Anne de Bretagne de Nicolas Quillet : Partie I : Tome 1

Anne de Bretagne… Voilà le nom d’une grande reine qui aura marqué les esprits. Mais comme les noms des grandes reines de notre pays ou bien de Bretagne, (attention, nous parlons ici du Royaume de Bretagne, et non pas de la région actuelle), certains sont restés bien ancrés dans l’imaginaire populaire, mais… Pourquoi, exactement ? Bien loin d’être une duchesse ou une comtesse discrète et ordinaire, Anne incarne la résistance. Ou bien la lutte pour l’indépendance. A une époque où les femmes avaient si peu de considération, il est urgent de faire honneur à ces dames qui restent gravées dans l’Histoire de l’Europe.

Anne de Bretagne, née en 1477, est devenue duchesse à 11 ans. Oui, vous avez bien entendu. En effet, elle gérait un duché entier à un âge où nous collectionnons les billes et les jouets. De plus, elle se retrouve à défendre la Bretagne contre la France, qui devient de plus en plus gloutonne, à l’idée d’occuper et d’intégrer toujours plus de terre à son actif. Prête à tout pour préserver l’indépendance de ses terres, elle n’hésite pas à s’asseoir sur ses propres désirs, même si pour cela, elle devra sacrifier sa propre identité. Mais comment s’y prendre ? En se mariant à Charles VIII, roi de France. Un mariage stratégique qu’elle fera… Deux fois !

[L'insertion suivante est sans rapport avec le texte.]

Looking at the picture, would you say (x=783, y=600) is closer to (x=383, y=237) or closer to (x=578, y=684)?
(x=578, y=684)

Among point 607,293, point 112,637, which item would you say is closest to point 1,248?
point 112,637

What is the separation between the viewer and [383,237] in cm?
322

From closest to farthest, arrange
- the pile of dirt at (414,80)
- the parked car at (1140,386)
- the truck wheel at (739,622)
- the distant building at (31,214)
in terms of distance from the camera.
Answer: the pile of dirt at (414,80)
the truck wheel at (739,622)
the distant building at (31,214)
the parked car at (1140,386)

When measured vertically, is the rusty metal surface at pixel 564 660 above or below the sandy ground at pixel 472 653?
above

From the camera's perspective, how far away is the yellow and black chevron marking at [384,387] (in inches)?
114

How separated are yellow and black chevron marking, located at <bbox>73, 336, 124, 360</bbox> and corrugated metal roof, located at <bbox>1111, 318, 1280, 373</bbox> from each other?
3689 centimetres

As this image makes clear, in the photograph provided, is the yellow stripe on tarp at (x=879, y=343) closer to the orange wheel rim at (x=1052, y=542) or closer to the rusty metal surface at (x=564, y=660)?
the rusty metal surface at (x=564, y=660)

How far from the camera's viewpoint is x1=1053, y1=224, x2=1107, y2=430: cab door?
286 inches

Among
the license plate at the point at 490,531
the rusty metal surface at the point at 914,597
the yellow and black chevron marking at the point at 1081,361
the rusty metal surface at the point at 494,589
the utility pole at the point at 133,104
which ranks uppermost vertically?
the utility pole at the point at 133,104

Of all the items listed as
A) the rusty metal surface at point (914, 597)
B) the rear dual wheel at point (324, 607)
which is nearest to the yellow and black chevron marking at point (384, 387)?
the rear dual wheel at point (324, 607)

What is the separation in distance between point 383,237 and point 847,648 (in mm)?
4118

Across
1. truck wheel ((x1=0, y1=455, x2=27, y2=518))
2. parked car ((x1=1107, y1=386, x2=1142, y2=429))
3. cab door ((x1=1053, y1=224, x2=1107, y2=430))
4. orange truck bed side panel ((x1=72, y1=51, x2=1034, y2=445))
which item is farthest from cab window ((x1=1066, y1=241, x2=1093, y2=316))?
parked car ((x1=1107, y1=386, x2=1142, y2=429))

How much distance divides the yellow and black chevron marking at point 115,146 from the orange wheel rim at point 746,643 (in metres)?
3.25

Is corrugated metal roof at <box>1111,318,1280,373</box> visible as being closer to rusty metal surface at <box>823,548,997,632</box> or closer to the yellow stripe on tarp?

Deux fois reine de France, un véritable exploit

En d’autres termes, Anne est la reine qui refuse de baisser les bras. Elle est comme coincée dans une dimension faite de lois absurdes, des lois qui vont à l’encontre de ses principes et de son désir de protéger la Bretagne. Cette pièce de théâtre, écrite par Nicolas Quillet, la montre dans toute sa splendeur, une figure de pouvoir qui lutte contre l’invasion militaire. Mais aussi contre la bêtise, la cupidité humaine. Tout au long du livre, on la voit se battre avec tout ce qu’elle a : ses alliances, ses stratégies politiques, et cette bonne vieille ténacité bretonne. Elle traverse des mariages arrangés, des guerres civiles, de longs moments de solitude, et surtout une forte dose de politique. Et c’est là que la pièce brille : certes, on est bien face à un drame historique, mais avec cette touche de divertissement suffisante, pour ne pas décrocher. Les personnages tourmentés s’interrogent, hantés par leurs décisions, et ce vieux Charles VIII qui se demande si épouser Anne était vraiment le bon choix…

Un drame historique divertissant, qui pousse à se cultiver sur la véritable Histoire d’Anne de Bretagne…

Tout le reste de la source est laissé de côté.